June 1, 2005
It's obvious that urban roads are deteriorating, say researchers from the Road Information Program (TRIP), a transportation industry research group. Furthermore, says TRIP, the condition of major roads in urban areas continues a decline.
- More than a quarter of roads in major metropolitan areas, 26 percent, are judged to be in poor condition, up from 22 percent in 1998 when the decline began.
- Car maintenance costs have increased to an average of $401 annually due to motorists traveling on bad roads.
TRIP also found:
- Atlanta has the smoothest roads, with some 84 percent in good condition.
- The worst roads are in Kansas City, where 71 percent of interstate highways, freeways and main arterial routes are substandard.
The culprits, say the researchers, are more trucks and less money spent to repave and repair.
Truck traffic rose 58 percent from 1990 to 2003, compared with a 41 percent increase in traffic overall.
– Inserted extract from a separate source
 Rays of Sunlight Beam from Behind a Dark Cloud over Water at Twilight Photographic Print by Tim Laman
Trucks "put significantly more wear on roads," says Frank Moretti, TRIP's research director. "You've got to build and maintain roads that can handle these vehicles."
Missouri and California dominate the top of the list of cities with the worst roads. They haven't spent enough, Moretti says. "Instead of patching roads, they've been using it to patch up their budgets elsewhere."
In California, revenue from the state gas tax has been diverted to other uses since 2002. Gov. Arnold Schwarzenegger promised this month to spend it all on transportation.
Source: Martha T. Moore, "Study says nation's urban roads deteriorating," USA Today, May 26, 2005; based upon "Rough Ride Ahead: Metro Areas with the Roughest Rides and Strategies to Make Our Roads Smoother," The Road Information Program, May 2005.